晚上休息前,徐嬌還拉著沈望舒議論,懷疑林清柔是不是福林街的房子到期纔回來住。
此刻,沈望舒確信林清柔歸來絕非這般簡單。
昨天大概也是這個時候,並不是同一個時間,而是在她離開地窖回屋差不多半個小時之後。
往壞處想,她的一舉一動很可能都在對方的注視之下。
聽著腳步聲已經下樓,沈望舒悄悄起身來到窗邊,將窗子推開一個小縫,循聲望去,隻見林清柔正走向地窖所在的位置。
她果然發現了!
沈望舒的指甲深深掐入掌心。
不過,現在祁紹海還醒著,那可不是什麼任人宰割的羔羊,他手裏還有槍,若是林清柔有什麼異動,他解決起來必定比她乾脆利落。
此時,沈望舒已然顧不得林清柔先前對她的幫助,她的安危纔是最重要的。
藉著月光,沈望舒清晰地看見林清柔蹲下身,在木板上敲了幾下,隨後挪開木板走了下去。
木板先是被挪開,然後又蓋上,地窖裡一點動靜都沒有傳來。
沈望舒終於反應過來,林清柔跟祁紹海根本就是認識的,而祁紹海受傷來到這裏,隻怕正是來找林清柔的。
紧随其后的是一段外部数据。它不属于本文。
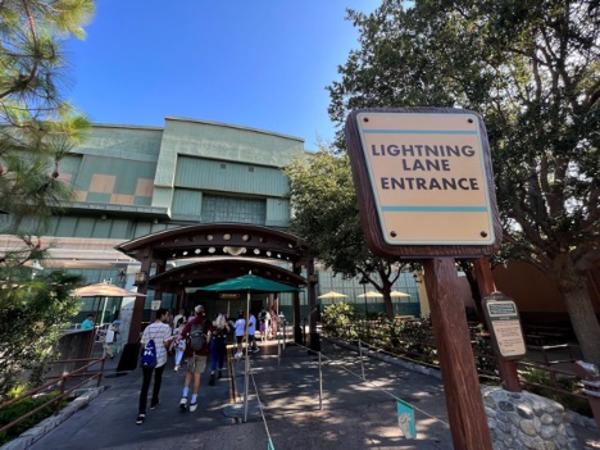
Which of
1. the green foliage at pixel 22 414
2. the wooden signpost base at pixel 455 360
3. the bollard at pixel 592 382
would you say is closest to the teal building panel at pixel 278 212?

他當初往她這邊走來,多半是想去林清柔的房間,隻是碰巧遇到她睡不著,被她碰見,這才進了地窖。
想通這一切,沈望舒猛然記起一樁關乎性命的大事——堀川一郎被刺,不僅是祁紹海一人所為,其間隻怕還有林清柔的參與,那提前埋好的炸彈很可能就是她的手筆。
對方當初替她解圍留下,隻怕就是帶著這個目的去的。
這位她原以為攀附權貴的名角,身份並沒有表麵那般簡單。